» EXERCISE PROMPT
The whole listing needs retyping exactly; keep the pictures out of it.

### SUPPLIED INFORMATION

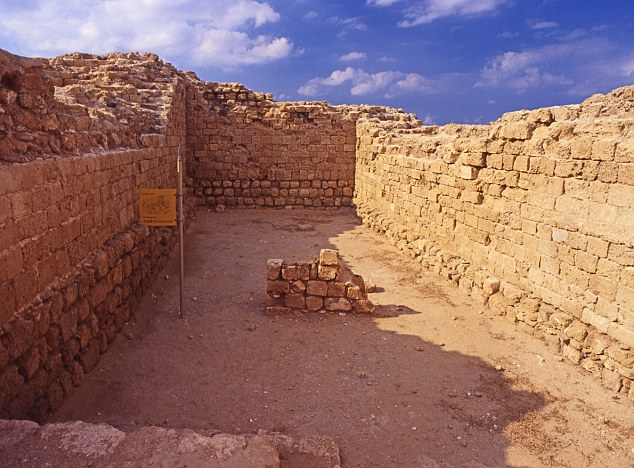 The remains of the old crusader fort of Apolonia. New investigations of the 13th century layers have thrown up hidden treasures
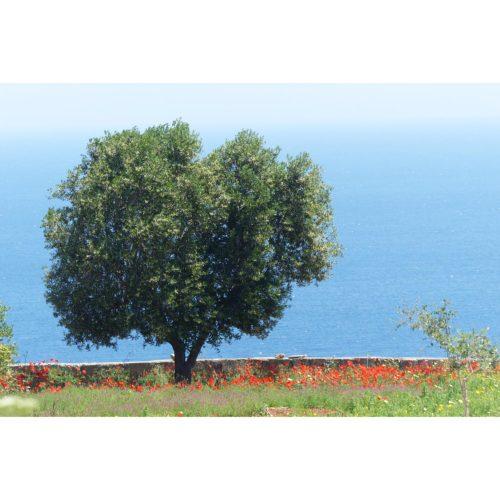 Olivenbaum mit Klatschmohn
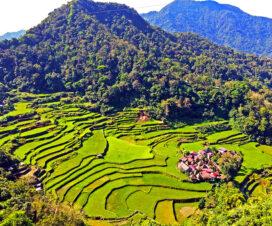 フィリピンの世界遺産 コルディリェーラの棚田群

######

» TASK ANSWER
 The remains of the old crusader fort of Apolonia. New investigations of the 13th century layers have thrown up hidden treasures
 Olivenbaum mit Klatschmohn
 フィリピンの世界遺産 コルディリェーラの棚田群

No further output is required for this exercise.